▶ INPUT RECORDS
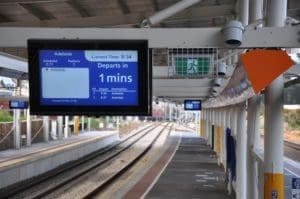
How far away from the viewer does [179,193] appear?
1722 centimetres

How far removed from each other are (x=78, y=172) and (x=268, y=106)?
878 inches

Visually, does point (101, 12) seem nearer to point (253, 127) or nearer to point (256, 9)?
point (256, 9)

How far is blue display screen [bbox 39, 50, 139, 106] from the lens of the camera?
289 inches

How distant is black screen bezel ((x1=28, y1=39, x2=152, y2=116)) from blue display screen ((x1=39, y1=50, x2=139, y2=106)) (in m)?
0.05

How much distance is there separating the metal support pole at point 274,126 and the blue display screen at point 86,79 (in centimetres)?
160

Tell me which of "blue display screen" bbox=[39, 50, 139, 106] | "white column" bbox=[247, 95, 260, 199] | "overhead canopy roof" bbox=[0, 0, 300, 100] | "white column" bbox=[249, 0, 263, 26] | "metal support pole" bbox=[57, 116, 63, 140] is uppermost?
"overhead canopy roof" bbox=[0, 0, 300, 100]

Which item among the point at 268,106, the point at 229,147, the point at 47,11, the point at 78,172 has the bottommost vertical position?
the point at 78,172

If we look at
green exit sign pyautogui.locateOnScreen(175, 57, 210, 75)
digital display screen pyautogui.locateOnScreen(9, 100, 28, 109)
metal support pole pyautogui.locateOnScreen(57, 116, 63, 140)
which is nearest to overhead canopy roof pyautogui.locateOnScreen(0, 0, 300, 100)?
green exit sign pyautogui.locateOnScreen(175, 57, 210, 75)

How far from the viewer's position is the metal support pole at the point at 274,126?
6.75 meters

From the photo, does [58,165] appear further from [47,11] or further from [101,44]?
[101,44]

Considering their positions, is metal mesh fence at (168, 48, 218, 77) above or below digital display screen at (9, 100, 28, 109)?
above

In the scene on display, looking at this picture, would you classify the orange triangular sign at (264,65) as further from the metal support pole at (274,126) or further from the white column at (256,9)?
the white column at (256,9)

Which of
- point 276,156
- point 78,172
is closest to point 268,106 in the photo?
point 276,156

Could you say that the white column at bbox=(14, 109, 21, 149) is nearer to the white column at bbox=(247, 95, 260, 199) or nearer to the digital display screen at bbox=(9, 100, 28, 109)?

▶ DIRECTIVE
Each entry should be repeated exactly as it appears; the pictures stay out.

▶ ANSWER BELOW
How far away from the viewer does [179,193] appear?
1722 centimetres

How far removed from each other are (x=78, y=172) and (x=268, y=106)?
878 inches

Visually, does point (101, 12) seem nearer to point (253, 127) or nearer to point (256, 9)?
point (256, 9)

How far is blue display screen [bbox 39, 50, 139, 106] from the lens of the camera?
289 inches

How distant is black screen bezel ((x1=28, y1=39, x2=152, y2=116)) from blue display screen ((x1=39, y1=50, x2=139, y2=106)) (in m)?
0.05

How much distance is there separating the metal support pole at point 274,126 and the blue display screen at point 86,79 (in centimetres)?
160

Tell me which of "blue display screen" bbox=[39, 50, 139, 106] | "white column" bbox=[247, 95, 260, 199] | "overhead canopy roof" bbox=[0, 0, 300, 100] | "white column" bbox=[249, 0, 263, 26] | "metal support pole" bbox=[57, 116, 63, 140] is uppermost?
"overhead canopy roof" bbox=[0, 0, 300, 100]

Which item among the point at 268,106, the point at 229,147, the point at 47,11, the point at 78,172 has the bottommost vertical position?
the point at 78,172

If we look at
green exit sign pyautogui.locateOnScreen(175, 57, 210, 75)
digital display screen pyautogui.locateOnScreen(9, 100, 28, 109)
metal support pole pyautogui.locateOnScreen(57, 116, 63, 140)
which is nearest to overhead canopy roof pyautogui.locateOnScreen(0, 0, 300, 100)?
green exit sign pyautogui.locateOnScreen(175, 57, 210, 75)

How far from the viewer's position is the metal support pole at the point at 274,126?
6.75 meters

From the photo, does [58,165] appear further from [47,11] or further from [101,44]?
[101,44]

Considering their positions, is metal mesh fence at (168, 48, 218, 77) above or below digital display screen at (9, 100, 28, 109)?
above

In the scene on display, looking at this picture, would you classify the orange triangular sign at (264,65) as further from the metal support pole at (274,126) or further from the white column at (256,9)?
the white column at (256,9)

Which of
- point 276,156
- point 78,172
is closest to point 268,106 in the photo?
point 276,156

Could you say that the white column at bbox=(14, 109, 21, 149) is nearer to the white column at bbox=(247, 95, 260, 199) or nearer to the digital display screen at bbox=(9, 100, 28, 109)?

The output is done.